» Provided passage
Public meeting on Whangarei Harbour marine pest spread
A public meeting on marine pests and how we can all help prevent their spread in Whangarei Harbour is planned for early next month.
The 7-9pm Thursday April 07 meeting at the McLeod Bay Hall has been called by the Northland Regional Council after summer dive surveys revealed Mediterranean fanworm on boat hulls and mooring lines at Parua Bay.
An internationally recognised marine animal pest that competes with native filter-feeding species like scallops and mussels, the fanworm can heavily foul marinas and other structures and may impact on farmed shellfish.
Council chairman Bill Shepherd says since the discovery (by divers contracted by the council) fanworm had also been found on rocky substrates and on the seafloor in the area.
Councillor Shepherd says the pest is common in other parts of New Zealand, including Auckland and was first found in Whangarei Harbour several years ago.
"The regional council, biosecurity experts, marine industry and boaties have been working hard since to try to stop its spread in our region and have implemented a number of initiatives in this regard."
"However, the unfortunate reality is fanworm is predicted to eventually establish in other bays within Whangarei where the habitat is suitable."
"We urge vessel owners within Whangarei to ensure their boat hulls are maintained by ensuring fresh antifouling or a regular 'lift and wash'. When our staff are made aware of fanworm, the owner is directed to clean the hull."
Councillor Shepherd says fresh antifouling or regular lifting and washing helps prevent pests from attaching to boats.

» Challenge 1
Decide whether each statement agrees with the fanworm article, answering yes or no and quoting the deciding words: (a) The meeting will be held at the McLeod Bay Hall. (b) Fanworm was first found in Whangarei Harbour during this summer's dive surveys. (c) Owners of boats found with fanworm are directed to clean the hull.
» Challenge 2
According to the fanworm article, which native filter-feeding species does the fanworm compete with?
» Challenge 3
Carry on the fanworm article from its last sentence.

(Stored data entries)
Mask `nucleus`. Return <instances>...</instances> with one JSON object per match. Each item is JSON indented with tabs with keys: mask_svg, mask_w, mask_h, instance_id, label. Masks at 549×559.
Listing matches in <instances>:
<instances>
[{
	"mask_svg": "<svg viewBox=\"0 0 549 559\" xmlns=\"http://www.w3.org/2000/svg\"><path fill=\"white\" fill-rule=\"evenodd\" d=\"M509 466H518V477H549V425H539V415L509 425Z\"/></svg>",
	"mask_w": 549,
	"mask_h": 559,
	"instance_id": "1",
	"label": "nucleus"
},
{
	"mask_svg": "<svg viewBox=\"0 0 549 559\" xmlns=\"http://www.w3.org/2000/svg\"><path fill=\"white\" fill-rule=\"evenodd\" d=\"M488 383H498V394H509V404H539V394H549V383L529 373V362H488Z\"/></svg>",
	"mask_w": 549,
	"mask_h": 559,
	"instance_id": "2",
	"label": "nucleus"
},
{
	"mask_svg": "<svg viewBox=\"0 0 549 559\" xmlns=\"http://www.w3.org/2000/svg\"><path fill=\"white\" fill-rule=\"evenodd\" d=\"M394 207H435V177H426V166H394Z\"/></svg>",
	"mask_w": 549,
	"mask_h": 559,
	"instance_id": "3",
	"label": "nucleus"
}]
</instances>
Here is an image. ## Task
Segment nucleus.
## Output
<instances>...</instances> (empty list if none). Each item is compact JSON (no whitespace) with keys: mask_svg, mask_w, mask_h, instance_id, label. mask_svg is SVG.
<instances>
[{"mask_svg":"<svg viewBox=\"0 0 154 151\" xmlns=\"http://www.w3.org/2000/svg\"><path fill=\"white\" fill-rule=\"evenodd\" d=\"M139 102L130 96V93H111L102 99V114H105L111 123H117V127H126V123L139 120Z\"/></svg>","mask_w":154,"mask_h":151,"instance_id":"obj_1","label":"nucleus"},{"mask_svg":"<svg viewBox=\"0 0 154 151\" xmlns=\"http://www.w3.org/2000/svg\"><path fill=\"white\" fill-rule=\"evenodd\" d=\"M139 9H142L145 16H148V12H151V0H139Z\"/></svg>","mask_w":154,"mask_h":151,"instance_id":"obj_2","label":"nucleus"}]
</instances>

» Final result 1
(a) Yes: "The 7-9pm Thursday April 07 meeting at the McLeod Bay Hall"
(b) No: "was first found in Whangarei Harbour several years ago"
(c) Yes: "When our staff are made aware of fanworm, the owner is directed to clean the hull."

» Final result 2
Scallops and mussels.

» Final result 3
"We must avoid these vessels carrying marine pests to our most pristine places. Other Northland harbours are currently fanworm-free, but there is a very real risk of these pests being transported to them or into other special places like the Hen and Chickens and Poor Knights Islands"
He says marine pests like fanworm exploit niche areas on the hull where antifoul is often at its weakest.
"This means the very base of the keel and around prop housings, intakes, and grills and are places that all need extra attention."
Councillor Shepherd says surveys conducted in other harbours over summer showed a high proportion of vessel hulls were carrying significant levels of biofouling and divers had discovered several with marine pests including the sea squirt Styela clava and fanworm on their hulls.
"Unfortunately, it's very clear vessels are carrying more than just a slime layer and we are urging boaties to take extra care to prevent these marine pests spreading. Again, only fresh antifoul or a lift and wash will stop these marine hitchhikers."
Councillor Shepherd says some councillors will attend the April 07 McLeod Bay meeting, which will include presentations from council biosecurity staff on the fanworm find and other marine pests in Northland. Pamphlets and other information on marine pests will also be available on the night.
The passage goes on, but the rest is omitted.